We deploy only the 7B and 13B models onto mobile phones. Refer to Table 3 in our paper for the detailed memory requirements of the quantized model. For a 4090 card with 24G memory, it should be capable of loading 65B model with INT2 quantization.

lucasjinreal commented 1 year ago

@ChenMnZ How's the peplexity lost on int2?

ChenMnZ commented 1 year ago

@ChenMnZ How's the peplexity lost on int2?

The perplexity loss of INT2 is significantly higher compare to INT3 and INT4. Please consult Table 1 in our paper for further details. We've examined the trade-off between perplexity and total model bits across various quantization bits in Figure A3. Our findings show that INT3/INT4 yield trade-off curves comparable. However, INT2 is still under development and necessitates further optimization efforts though OmniQuant has significantly improves it. image

lucasjinreal commented 1 year ago

@ChenMnZ thank u, does the W4 quantize same as GPTQ? how's the strength compare with it.
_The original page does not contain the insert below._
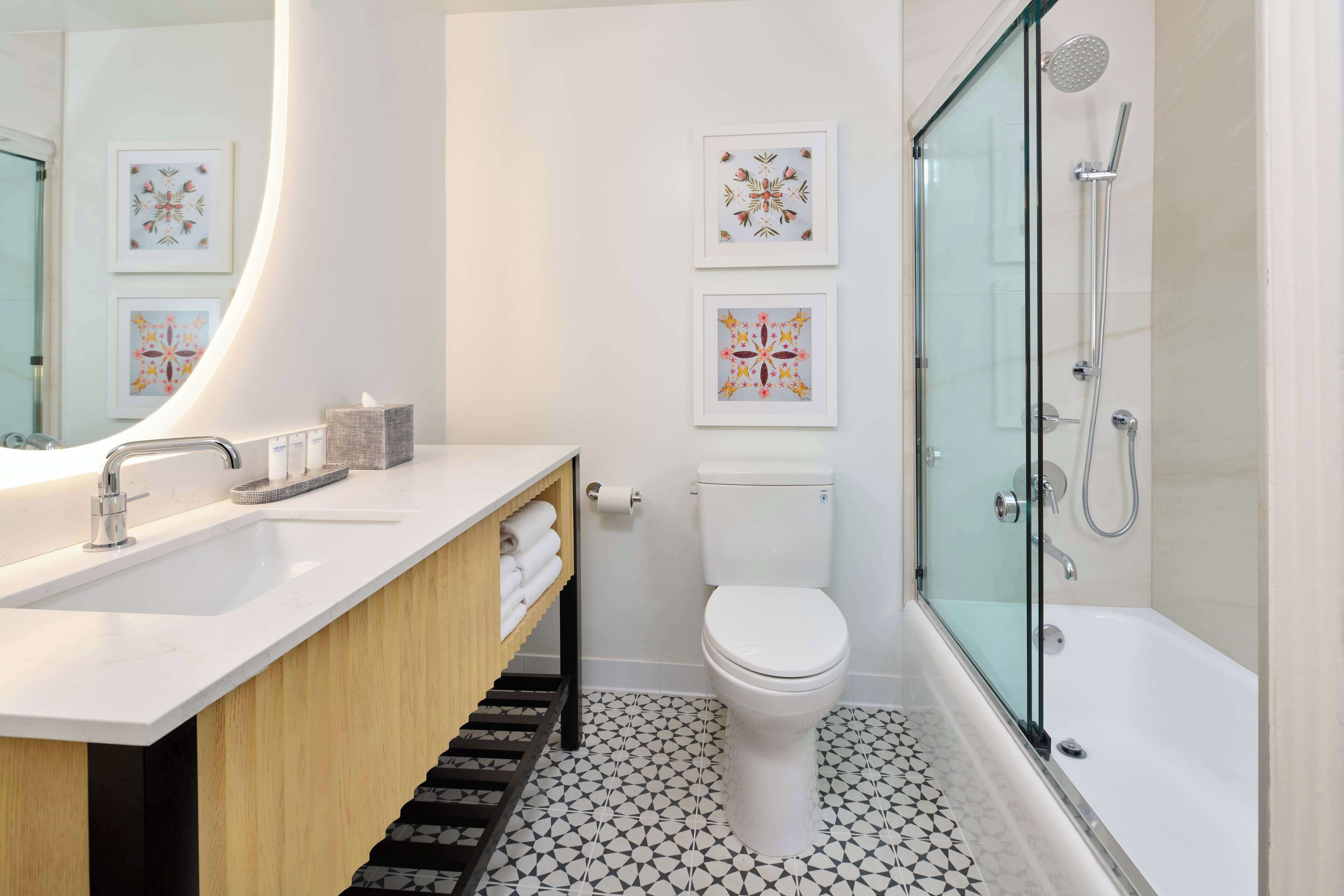 A modern bathroom with a white sink, toilet, and shower. There are framed artworks on the wall and a wooden vanity.
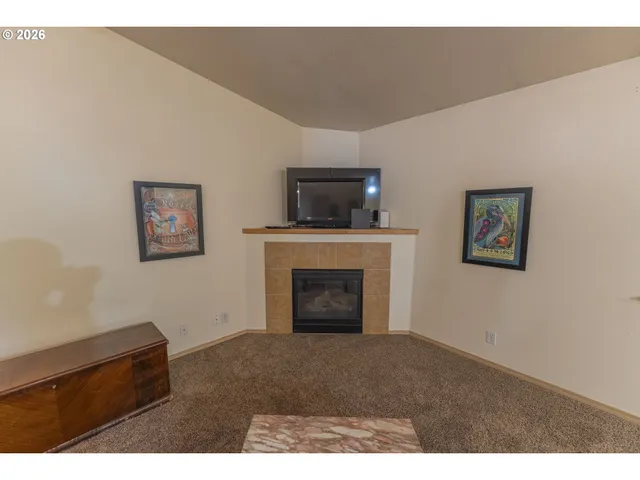 a kitchen with refrigerator and wooden floor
ChenMnZ commented 1 year ago

For W4A16g128 quantization, OmniQuant performs almost the same or slightly better compared to GPTQ. For W4A16 quantization, OmniQuant outperforms GPTQ. image

lucasjinreal commented 1 year ago

@ChenMnZ thanks, have u guys ever conducted on some Chinese large models such as Chinese fintuned codellama34B?

I found one of this model are really interesting, almost all Quant methods are failed. It would be very good if there any demo on some Chinese 34B model: https://huggingface.co/OpenBuddy/openbuddy-coder-34b-v11-bf16

ChenMnZ commented 1 year ago

Not yet. But thanks for your suggestion, we will give it a try.

Faolain commented 1 month ago

Did you guys ever get to looking how to integrate with llama.cpp?